JULIE HYMAN: Yeah, so this is obviously much more complex than just the earnings. A story that seems a lot more straightforward is that involving Harley-Davidson, which reported an unexpected loss. The company has also, Brian, come out with a turnaround plan over the next five years, but it's had some turnaround plans before. Unclear what's going to be different this time. Look at that stock. Woo, down 18% here.

BRIAN SOZZI: Yeah, Julia, I've followed Harley-Davidson for a good number of years, and there's been a lot of internal change at this company. I would say morale, just based on my conversations with folks familiar with the matter-- the culture inside has really taken a hit during these challenging times, and it really-- the morale is low, I would say, right now at Harley-Davidson.

And what you're seeing today here is a stunning quarter by one of the most widely recognized consumer brands in the world. Of note, they came out on the press release, Harley-Davidson this morning. They said they cut models, the number of models, by 30%. Dealer inventory down 59%. The core motorcycle division for Harley-Davidson lost $196 million in terms of operating profits.

What you're seeing, this is the reflection of really a review process by new CEO Jochen Zeitz who officially took over in May of last year. But he's been on the board since 2007, so he's very familiar with the company. He has hit the complete reset button on this company to really bring out a lot of costs from the business, get when they release bikes out on a better trajectory and just release hopefully more profitable bikes.

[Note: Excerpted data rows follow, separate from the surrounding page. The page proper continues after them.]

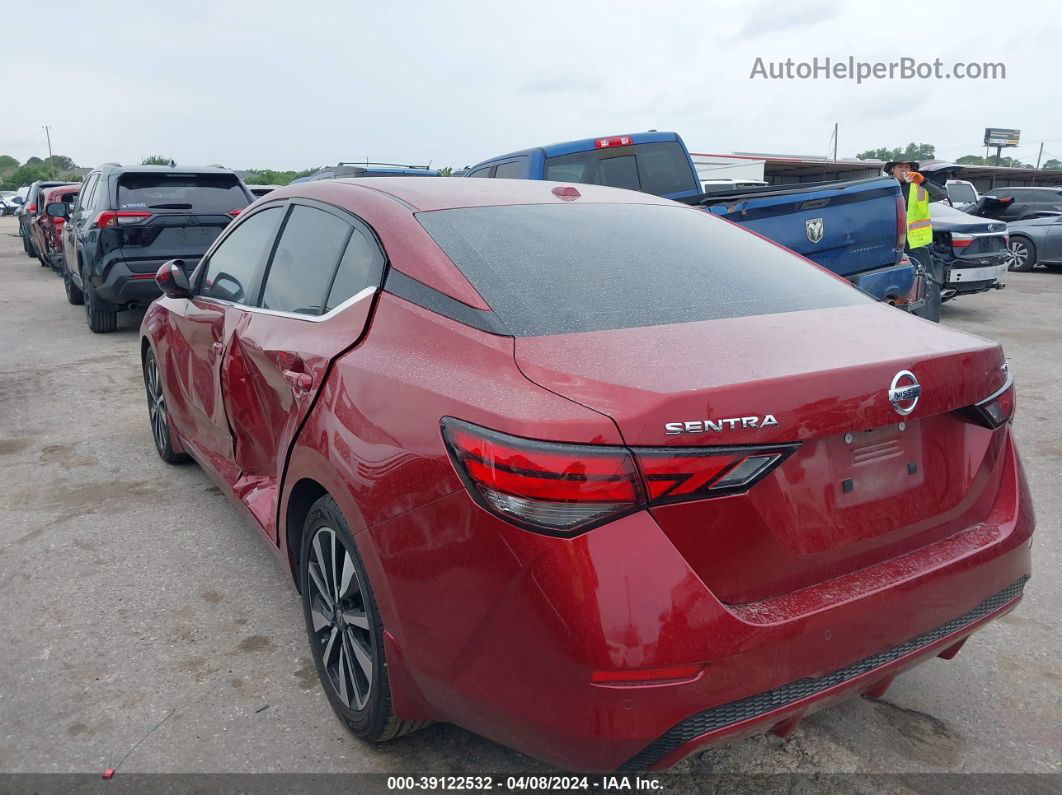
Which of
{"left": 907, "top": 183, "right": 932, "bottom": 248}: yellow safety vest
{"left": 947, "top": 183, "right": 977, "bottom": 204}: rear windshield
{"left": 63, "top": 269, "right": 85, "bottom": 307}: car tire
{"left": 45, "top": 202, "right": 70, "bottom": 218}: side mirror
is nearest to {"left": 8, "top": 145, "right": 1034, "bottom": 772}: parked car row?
{"left": 907, "top": 183, "right": 932, "bottom": 248}: yellow safety vest

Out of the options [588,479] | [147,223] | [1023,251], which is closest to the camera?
[588,479]

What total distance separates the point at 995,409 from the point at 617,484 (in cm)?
118

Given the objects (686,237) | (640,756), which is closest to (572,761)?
(640,756)

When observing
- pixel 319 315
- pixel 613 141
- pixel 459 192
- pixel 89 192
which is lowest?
pixel 319 315

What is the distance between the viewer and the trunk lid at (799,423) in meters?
1.87

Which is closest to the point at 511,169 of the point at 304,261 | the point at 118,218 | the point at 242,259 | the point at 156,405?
the point at 118,218

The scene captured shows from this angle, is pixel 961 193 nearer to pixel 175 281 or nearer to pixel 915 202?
pixel 915 202

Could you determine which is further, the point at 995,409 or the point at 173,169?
the point at 173,169

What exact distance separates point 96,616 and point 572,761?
228cm

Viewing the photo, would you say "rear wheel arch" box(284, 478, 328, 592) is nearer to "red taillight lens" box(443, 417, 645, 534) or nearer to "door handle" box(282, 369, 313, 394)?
"door handle" box(282, 369, 313, 394)

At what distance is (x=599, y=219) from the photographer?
297 cm

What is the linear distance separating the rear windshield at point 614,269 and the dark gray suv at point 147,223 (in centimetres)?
734

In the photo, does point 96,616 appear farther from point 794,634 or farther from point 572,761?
point 794,634

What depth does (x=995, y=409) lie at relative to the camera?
234 centimetres
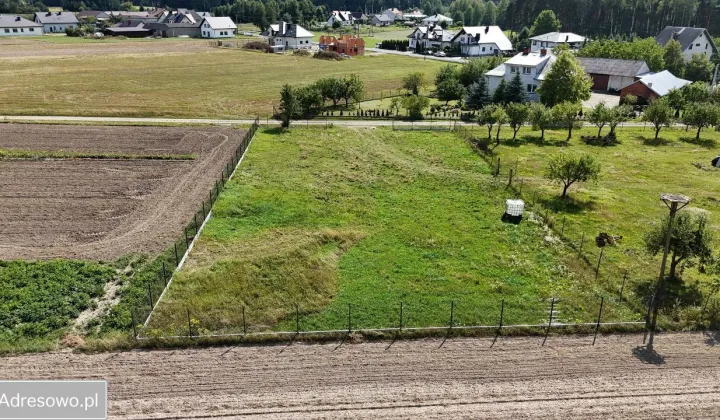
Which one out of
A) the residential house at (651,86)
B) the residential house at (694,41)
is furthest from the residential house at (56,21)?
the residential house at (694,41)

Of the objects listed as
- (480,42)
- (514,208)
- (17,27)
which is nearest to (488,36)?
(480,42)

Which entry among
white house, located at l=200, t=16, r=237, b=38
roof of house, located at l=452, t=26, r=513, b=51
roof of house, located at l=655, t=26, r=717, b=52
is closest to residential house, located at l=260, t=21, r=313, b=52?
white house, located at l=200, t=16, r=237, b=38

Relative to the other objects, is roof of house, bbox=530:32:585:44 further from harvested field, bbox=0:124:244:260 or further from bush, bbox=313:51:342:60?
harvested field, bbox=0:124:244:260

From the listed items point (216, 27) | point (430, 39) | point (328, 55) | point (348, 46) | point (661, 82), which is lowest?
point (661, 82)

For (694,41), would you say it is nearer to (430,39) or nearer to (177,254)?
(430,39)

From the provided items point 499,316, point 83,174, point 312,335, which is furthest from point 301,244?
point 83,174

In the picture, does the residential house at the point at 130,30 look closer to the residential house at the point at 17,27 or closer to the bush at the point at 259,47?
the residential house at the point at 17,27

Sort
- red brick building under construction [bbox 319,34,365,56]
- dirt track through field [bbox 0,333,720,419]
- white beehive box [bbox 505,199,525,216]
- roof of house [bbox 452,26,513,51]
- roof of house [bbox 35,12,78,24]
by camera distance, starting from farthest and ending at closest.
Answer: roof of house [bbox 35,12,78,24], roof of house [bbox 452,26,513,51], red brick building under construction [bbox 319,34,365,56], white beehive box [bbox 505,199,525,216], dirt track through field [bbox 0,333,720,419]
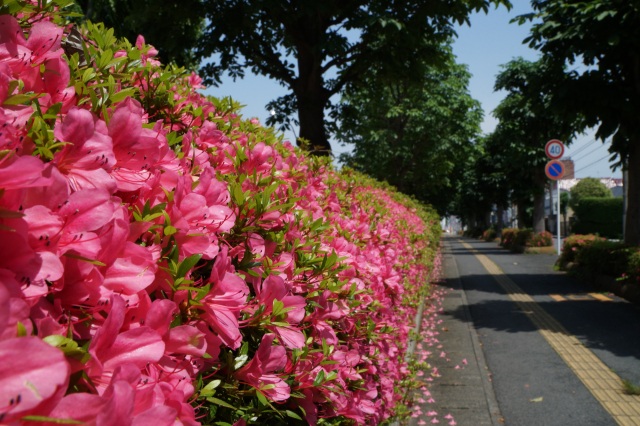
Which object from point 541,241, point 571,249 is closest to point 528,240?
point 541,241

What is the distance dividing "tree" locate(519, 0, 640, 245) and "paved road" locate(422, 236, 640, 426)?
3.64 m

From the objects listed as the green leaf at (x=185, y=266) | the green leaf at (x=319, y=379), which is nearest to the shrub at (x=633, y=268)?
the green leaf at (x=319, y=379)

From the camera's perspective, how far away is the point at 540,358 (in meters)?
7.18

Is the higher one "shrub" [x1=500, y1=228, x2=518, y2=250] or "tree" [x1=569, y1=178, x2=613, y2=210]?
"tree" [x1=569, y1=178, x2=613, y2=210]

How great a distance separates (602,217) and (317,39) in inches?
1773

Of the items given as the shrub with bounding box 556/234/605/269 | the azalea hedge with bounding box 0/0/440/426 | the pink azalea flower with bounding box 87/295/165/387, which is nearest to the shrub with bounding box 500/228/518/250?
the shrub with bounding box 556/234/605/269

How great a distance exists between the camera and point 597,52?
1152cm

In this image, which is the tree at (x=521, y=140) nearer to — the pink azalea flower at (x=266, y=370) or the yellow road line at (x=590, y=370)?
the yellow road line at (x=590, y=370)

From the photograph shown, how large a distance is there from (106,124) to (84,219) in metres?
0.40

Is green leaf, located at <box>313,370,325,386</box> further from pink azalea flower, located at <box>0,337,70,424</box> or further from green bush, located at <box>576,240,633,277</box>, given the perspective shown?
green bush, located at <box>576,240,633,277</box>

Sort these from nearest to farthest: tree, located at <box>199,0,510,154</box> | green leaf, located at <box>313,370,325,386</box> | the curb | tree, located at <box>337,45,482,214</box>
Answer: green leaf, located at <box>313,370,325,386</box> < the curb < tree, located at <box>199,0,510,154</box> < tree, located at <box>337,45,482,214</box>

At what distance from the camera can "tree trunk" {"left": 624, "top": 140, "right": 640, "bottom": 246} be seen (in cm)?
1280

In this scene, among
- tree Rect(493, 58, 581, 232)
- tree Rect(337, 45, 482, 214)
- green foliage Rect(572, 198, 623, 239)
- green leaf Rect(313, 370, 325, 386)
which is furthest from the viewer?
green foliage Rect(572, 198, 623, 239)

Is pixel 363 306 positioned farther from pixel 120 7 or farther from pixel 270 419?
pixel 120 7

And his five-year plan is called Hardwire, and I think it really revolves around doing less and hopefully making more money per bike. But it doesn't change the structural problem in the bike industry, guys, that people aren't just buying bikes. Look, we just had Brunswick's CEO on, David Foulkes. People are buying boats. It's just the bike industry that remains very challenged.

I know our producer Nick Monte is sad about that, but that's just the reality of it. I hate to be the bearer of bad news, and I don't know what gets people to buy more motorcycles. It's not necessarily a new Harley-Davidson electric bike.

JULIE HYMAN: Well, Nick will still be able to buy his bike, so that's all right. By the way, Harley has also said it's offering an equity grant to 4,500 employees. So in other words, buyouts to employees to cut those jobs.